▶ **Set problem 1**:
Look through the rows below and copy out, in full, each one that contains the word "inches".

▶ **Document section**:

# Specific 3D Printers, Scanners, & Hardware > New Matter's MOD-t Forum >  Bill Gross on FoxBusiness News talking about the MOD-t

## Eddie

For those interested, IdeaLabs CEO Bill Gross was on Fox Business News today speaking about the MOD-t 3D printer.  
http://www.foxbusiness.com/on-air/op.../3613453523001

----------


## winnylo

I love the fact that they are getting so much media attention.  It's great for them, and great for 3D printing.

----------


## Feign

I think a part of this being a big step is that in the past, when someone talked to the media about "3D Printing for the masses" it would be some young and optimistic engineers who talk to a tech blog about lofty goals for their company without giving a clear stratagy on how to get to them.  This is a business man talking to a business news outlet about an exact business stratagy for getting this technology into the hands of the majority of the middle class. (Let's be real, this is a $200+ tool, not something _everyone_ will be able to jump on.)  And for once, the guy on the printer side of the discussion isn't throwing out this 'distuptive' buzzword in every other sentance, even when prodded to do so by the reporter.  (I'm getting a little sick of the word 'disruptive' by now.)

For us technology fans, it's not a big step (for some it might even be a little uncomfortable) but for the majority of middle class Americans, this adds credibility to the entire movement.

----------

▶ **Supplied records**:
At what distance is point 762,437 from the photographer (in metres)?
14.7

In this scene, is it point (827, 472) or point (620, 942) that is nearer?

...

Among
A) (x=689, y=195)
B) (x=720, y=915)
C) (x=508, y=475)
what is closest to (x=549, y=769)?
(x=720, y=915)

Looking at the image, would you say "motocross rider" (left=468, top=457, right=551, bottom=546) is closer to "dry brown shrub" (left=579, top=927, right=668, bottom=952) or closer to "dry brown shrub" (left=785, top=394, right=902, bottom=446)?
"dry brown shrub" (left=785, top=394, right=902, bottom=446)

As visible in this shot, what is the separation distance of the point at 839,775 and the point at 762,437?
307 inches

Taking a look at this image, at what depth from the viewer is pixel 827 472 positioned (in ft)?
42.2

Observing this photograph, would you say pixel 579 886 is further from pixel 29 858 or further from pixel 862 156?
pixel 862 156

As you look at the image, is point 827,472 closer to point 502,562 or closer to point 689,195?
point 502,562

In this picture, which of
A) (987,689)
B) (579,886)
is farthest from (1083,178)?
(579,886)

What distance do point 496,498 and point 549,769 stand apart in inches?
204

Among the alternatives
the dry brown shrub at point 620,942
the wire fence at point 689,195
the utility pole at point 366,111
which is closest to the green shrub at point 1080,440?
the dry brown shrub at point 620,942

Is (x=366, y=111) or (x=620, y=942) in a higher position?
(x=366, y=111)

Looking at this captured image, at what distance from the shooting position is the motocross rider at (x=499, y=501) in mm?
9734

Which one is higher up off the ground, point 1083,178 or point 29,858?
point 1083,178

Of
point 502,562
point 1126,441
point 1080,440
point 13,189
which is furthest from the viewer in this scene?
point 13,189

▶ **Set problem 2**:
Translate this sentence from the MOD-t forum thread above into Spanish: "I love the fact that they are getting so much media attention."

▶ **Task answer 1**:
307 inches
What distance do point 496,498 and point 549,769 stand apart in inches?

▶ **Task answer 2**:
Me encanta el hecho de que estén recibiendo tanta atención de los medios.